▸ PROMPT:
Nothing in the entries may be altered; copy them all exactly.

* * * * *

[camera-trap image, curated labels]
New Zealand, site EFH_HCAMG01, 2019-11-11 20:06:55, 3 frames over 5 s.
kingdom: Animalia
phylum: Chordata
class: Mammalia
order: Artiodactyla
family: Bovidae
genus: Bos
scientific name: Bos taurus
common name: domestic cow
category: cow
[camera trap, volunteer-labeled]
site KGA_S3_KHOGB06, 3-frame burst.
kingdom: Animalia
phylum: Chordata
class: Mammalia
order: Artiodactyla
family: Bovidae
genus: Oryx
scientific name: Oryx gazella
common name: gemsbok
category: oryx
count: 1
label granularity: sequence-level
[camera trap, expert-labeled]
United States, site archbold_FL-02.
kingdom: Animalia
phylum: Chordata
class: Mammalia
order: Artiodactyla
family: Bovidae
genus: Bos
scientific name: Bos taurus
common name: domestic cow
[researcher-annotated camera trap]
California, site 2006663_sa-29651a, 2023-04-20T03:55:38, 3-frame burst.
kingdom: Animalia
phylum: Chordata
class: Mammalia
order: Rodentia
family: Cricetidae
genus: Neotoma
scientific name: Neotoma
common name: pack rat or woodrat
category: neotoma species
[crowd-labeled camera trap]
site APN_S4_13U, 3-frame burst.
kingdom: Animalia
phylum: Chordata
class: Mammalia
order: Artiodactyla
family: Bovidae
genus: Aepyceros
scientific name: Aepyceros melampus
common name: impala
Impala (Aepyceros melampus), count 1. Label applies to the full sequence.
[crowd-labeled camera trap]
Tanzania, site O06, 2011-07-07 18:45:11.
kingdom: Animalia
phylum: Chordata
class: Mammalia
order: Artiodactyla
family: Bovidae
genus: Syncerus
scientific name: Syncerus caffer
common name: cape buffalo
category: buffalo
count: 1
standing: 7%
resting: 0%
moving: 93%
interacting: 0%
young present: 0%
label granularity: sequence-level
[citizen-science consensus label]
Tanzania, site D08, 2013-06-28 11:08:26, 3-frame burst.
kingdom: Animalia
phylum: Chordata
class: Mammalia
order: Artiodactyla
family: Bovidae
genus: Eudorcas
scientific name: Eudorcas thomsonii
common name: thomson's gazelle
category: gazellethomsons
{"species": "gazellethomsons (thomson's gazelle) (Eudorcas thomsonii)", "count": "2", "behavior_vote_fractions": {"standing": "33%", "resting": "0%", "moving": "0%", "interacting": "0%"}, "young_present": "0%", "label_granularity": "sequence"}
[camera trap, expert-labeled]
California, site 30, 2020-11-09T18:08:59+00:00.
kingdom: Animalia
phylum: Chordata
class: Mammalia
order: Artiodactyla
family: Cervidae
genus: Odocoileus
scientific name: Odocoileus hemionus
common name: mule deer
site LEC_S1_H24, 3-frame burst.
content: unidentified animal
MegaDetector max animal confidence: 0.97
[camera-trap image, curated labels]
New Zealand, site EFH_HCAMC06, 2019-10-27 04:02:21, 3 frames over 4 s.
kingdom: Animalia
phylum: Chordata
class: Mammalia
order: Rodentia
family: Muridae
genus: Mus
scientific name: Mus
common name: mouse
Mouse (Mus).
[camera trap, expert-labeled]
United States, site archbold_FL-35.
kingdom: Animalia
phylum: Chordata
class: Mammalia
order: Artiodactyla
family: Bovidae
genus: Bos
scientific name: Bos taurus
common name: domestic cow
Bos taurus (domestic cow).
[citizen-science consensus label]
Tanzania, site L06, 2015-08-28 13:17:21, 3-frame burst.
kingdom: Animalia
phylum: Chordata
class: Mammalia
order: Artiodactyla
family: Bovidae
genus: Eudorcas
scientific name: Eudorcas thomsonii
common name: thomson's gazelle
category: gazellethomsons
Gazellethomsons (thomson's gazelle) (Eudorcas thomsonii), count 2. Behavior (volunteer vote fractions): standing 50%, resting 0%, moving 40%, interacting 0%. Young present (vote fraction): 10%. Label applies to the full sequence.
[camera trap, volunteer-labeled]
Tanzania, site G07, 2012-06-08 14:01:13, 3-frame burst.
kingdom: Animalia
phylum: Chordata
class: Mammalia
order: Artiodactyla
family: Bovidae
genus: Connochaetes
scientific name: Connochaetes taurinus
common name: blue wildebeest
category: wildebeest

* * * * *

▸ REPLY TO THE TASK:
[camera-trap image, curated labels]
New Zealand, site EFH_HCAMG01, 2019-11-11 20:06:55, 3 frames over 5 s.
kingdom: Animalia
phylum: Chordata
class: Mammalia
order: Artiodactyla
family: Bovidae
genus: Bos
scientific name: Bos taurus
common name: domestic cow
category: cow
[camera trap, volunteer-labeled]
site KGA_S3_KHOGB06, 3-frame burst.
kingdom: Animalia
phylum: Chordata
class: Mammalia
order: Artiodactyla
family: Bovidae
genus: Oryx
scientific name: Oryx gazella
common name: gemsbok
category: oryx
count: 1
label granularity: sequence-level
[camera trap, expert-labeled]
United States, site archbold_FL-02.
kingdom: Animalia
phylum: Chordata
class: Mammalia
order: Artiodactyla
family: Bovidae
genus: Bos
scientific name: Bos taurus
common name: domestic cow
[researcher-annotated camera trap]
California, site 2006663_sa-29651a, 2023-04-20T03:55:38, 3-frame burst.
kingdom: Animalia
phylum: Chordata
class: Mammalia
order: Rodentia
family: Cricetidae
genus: Neotoma
scientific name: Neotoma
common name: pack rat or woodrat
category: neotoma species
[crowd-labeled camera trap]
site APN_S4_13U, 3-frame burst.
kingdom: Animalia
phylum: Chordata
class: Mammalia
order: Artiodactyla
family: Bovidae
genus: Aepyceros
scientific name: Aepyceros melampus
common name: impala
Impala (Aepyceros melampus), count 1. Label applies to the full sequence.
[crowd-labeled camera trap]
Tanzania, site O06, 2011-07-07 18:45:11.
kingdom: Animalia
phylum: Chordata
class: Mammalia
order: Artiodactyla
family: Bovidae
genus: Syncerus
scientific name: Syncerus caffer
common name: cape buffalo
category: buffalo
count: 1
standing: 7%
resting: 0%
moving: 93%
interacting: 0%
young present: 0%
label granularity: sequence-level
[citizen-science consensus label]
Tanzania, site D08, 2013-06-28 11:08:26, 3-frame burst.
kingdom: Animalia
phylum: Chordata
class: Mammalia
order: Artiodactyla
family: Bovidae
genus: Eudorcas
scientific name: Eudorcas thomsonii
common name: thomson's gazelle
category: gazellethomsons
{"species": "gazellethomsons (thomson's gazelle) (Eudorcas thomsonii)", "count": "2", "behavior_vote_fractions": {"standing": "33%", "resting": "0%", "moving": "0%", "interacting": "0%"}, "young_present": "0%", "label_granularity": "sequence"}
[camera trap, expert-labeled]
California, site 30, 2020-11-09T18:08:59+00:00.
kingdom: Animalia
phylum: Chordata
class: Mammalia
order: Artiodactyla
family: Cervidae
genus: Odocoileus
scientific name: Odocoileus hemionus
common name: mule deer
site LEC_S1_H24, 3-frame burst.
content: unidentified animal
MegaDetector max animal confidence: 0.97
[camera-trap image, curated labels]
New Zealand, site EFH_HCAMC06, 2019-10-27 04:02:21, 3 frames over 4 s.
kingdom: Animalia
phylum: Chordata
class: Mammalia
order: Rodentia
family: Muridae
genus: Mus
scientific name: Mus
common name: mouse
Mouse (Mus).
[camera trap, expert-labeled]
United States, site archbold_FL-35.
kingdom: Animalia
phylum: Chordata
class: Mammalia
order: Artiodactyla
family: Bovidae
genus: Bos
scientific name: Bos taurus
common name: domestic cow
Bos taurus (domestic cow).
[citizen-science consensus label]
Tanzania, site L06, 2015-08-28 13:17:21, 3-frame burst.
kingdom: Animalia
phylum: Chordata
class: Mammalia
order: Artiodactyla
family: Bovidae
genus: Eudorcas
scientific name: Eudorcas thomsonii
common name: thomson's gazelle
category: gazellethomsons
Gazellethomsons (thomson's gazelle) (Eudorcas thomsonii), count 2. Behavior (volunteer vote fractions): standing 50%, resting 0%, moving 40%, interacting 0%. Young present (vote fraction): 10%. Label applies to the full sequence.
[camera trap, volunteer-labeled]
Tanzania, site G07, 2012-06-08 14:01:13, 3-frame burst.
kingdom: Animalia
phylum: Chordata
class: Mammalia
order: Artiodactyla
family: Bovidae
genus: Connochaetes
scientific name: Connochaetes taurinus
common name: blue wildebeest
category: wildebeest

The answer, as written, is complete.